Au cours des deux dernières semaines de notre Numéro spécial sur la botanique numériqueNous avons pu constater l'ampleur du travail accompli par les herbiers du monde entier pour numériser leurs collections et les rendre accessibles en ligne. Des millions de spécimens, dont environ 7.3 millions à l'herbier national, sont concernés. Jardins botaniques royaux, Kew, et 4.6 millions à la Jardin botanique de New York — deviennent accessibles aux chercheurs, aux étudiants et aux passionnés de botanique bien au-delà des murs de leurs institutions. Mais l'accès n'est qu'un premier pas. 

Une fois ces collections en ligne, les utilisateurs ont toujours besoin de moyens pour rechercher, interpréter et identifier des spécimens à grande échelle. Les chercheurs développent des outils pour faciliter cette recherche, afin que l'exploration de millions de spécimens ne se résume pas à les parcourir un par un. Voici trois outils et méthodes de travail utiles qui méritent une place de choix dans la boîte à outils de tout botaniste numérique.

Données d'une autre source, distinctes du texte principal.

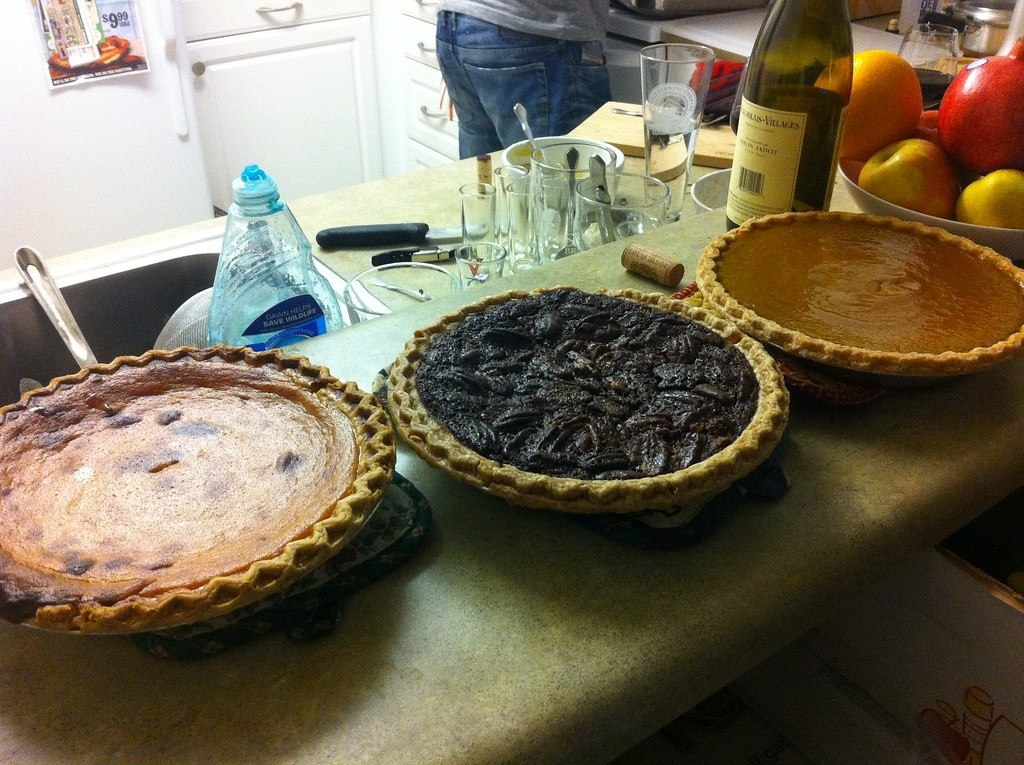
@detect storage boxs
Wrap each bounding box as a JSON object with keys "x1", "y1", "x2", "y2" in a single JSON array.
[{"x1": 730, "y1": 544, "x2": 1024, "y2": 765}]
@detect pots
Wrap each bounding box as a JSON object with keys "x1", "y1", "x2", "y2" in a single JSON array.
[{"x1": 915, "y1": 0, "x2": 1018, "y2": 57}]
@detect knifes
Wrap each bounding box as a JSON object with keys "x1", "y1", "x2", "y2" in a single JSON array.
[{"x1": 316, "y1": 223, "x2": 490, "y2": 246}]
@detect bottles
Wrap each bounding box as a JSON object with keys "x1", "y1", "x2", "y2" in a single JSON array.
[
  {"x1": 208, "y1": 164, "x2": 341, "y2": 353},
  {"x1": 725, "y1": 0, "x2": 853, "y2": 231}
]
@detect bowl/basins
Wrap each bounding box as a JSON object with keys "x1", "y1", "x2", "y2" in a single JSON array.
[
  {"x1": 691, "y1": 168, "x2": 732, "y2": 213},
  {"x1": 839, "y1": 164, "x2": 1024, "y2": 262},
  {"x1": 501, "y1": 136, "x2": 626, "y2": 198}
]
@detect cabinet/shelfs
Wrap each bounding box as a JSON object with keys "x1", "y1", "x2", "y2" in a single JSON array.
[
  {"x1": 176, "y1": 0, "x2": 385, "y2": 214},
  {"x1": 397, "y1": 0, "x2": 460, "y2": 172}
]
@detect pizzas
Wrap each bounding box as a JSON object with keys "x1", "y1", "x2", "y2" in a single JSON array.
[
  {"x1": 385, "y1": 283, "x2": 792, "y2": 513},
  {"x1": 695, "y1": 211, "x2": 1024, "y2": 374},
  {"x1": 0, "y1": 346, "x2": 398, "y2": 637}
]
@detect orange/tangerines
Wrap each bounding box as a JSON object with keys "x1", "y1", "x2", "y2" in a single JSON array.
[{"x1": 815, "y1": 50, "x2": 922, "y2": 163}]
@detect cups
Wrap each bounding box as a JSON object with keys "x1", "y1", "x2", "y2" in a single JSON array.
[
  {"x1": 530, "y1": 143, "x2": 617, "y2": 263},
  {"x1": 508, "y1": 183, "x2": 544, "y2": 273},
  {"x1": 344, "y1": 262, "x2": 463, "y2": 325},
  {"x1": 576, "y1": 173, "x2": 669, "y2": 253},
  {"x1": 898, "y1": 24, "x2": 958, "y2": 108},
  {"x1": 494, "y1": 165, "x2": 528, "y2": 233},
  {"x1": 461, "y1": 182, "x2": 496, "y2": 243},
  {"x1": 456, "y1": 244, "x2": 507, "y2": 289},
  {"x1": 640, "y1": 43, "x2": 715, "y2": 222}
]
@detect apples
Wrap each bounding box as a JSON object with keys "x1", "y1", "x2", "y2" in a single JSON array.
[{"x1": 845, "y1": 106, "x2": 1024, "y2": 230}]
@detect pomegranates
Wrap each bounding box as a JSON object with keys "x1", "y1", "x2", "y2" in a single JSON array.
[{"x1": 933, "y1": 38, "x2": 1024, "y2": 173}]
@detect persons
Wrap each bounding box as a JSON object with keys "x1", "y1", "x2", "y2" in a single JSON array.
[{"x1": 436, "y1": 0, "x2": 612, "y2": 160}]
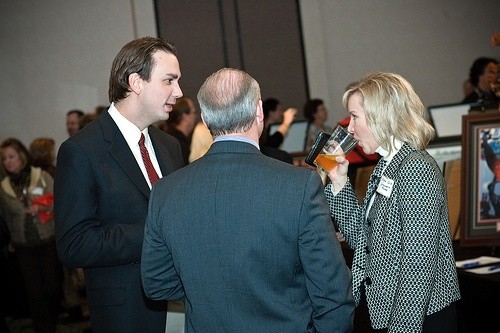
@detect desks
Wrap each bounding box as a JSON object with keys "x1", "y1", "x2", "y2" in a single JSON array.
[{"x1": 451, "y1": 241, "x2": 500, "y2": 333}]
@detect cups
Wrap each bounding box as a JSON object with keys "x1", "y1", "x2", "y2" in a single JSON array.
[{"x1": 313, "y1": 125, "x2": 358, "y2": 175}]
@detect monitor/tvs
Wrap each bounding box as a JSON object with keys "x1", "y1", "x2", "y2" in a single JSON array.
[
  {"x1": 269, "y1": 120, "x2": 310, "y2": 155},
  {"x1": 428, "y1": 102, "x2": 471, "y2": 143}
]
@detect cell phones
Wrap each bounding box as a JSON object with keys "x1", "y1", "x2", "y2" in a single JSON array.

Wikidata : relier des fragments épars de connaissances botaniques

WikidataWikidata, projet frère de Wikipédia, est une base de connaissances multilingue et ouverte qui permet de relier des informations botaniques souvent dispersées. De quel type d'informations s'agit-il ? Pratiquement tout : une espèce végétale, un collecteur, une publication, une expédition de terrain, un site de collecte ou même une séquence d'ADN. Chacune de ces informations peut avoir sa propre entrée Wikidata, dotée d'un identifiant unique qui peut être relié à d'autres, créant ainsi un réseau interconnecté de connaissances botaniques.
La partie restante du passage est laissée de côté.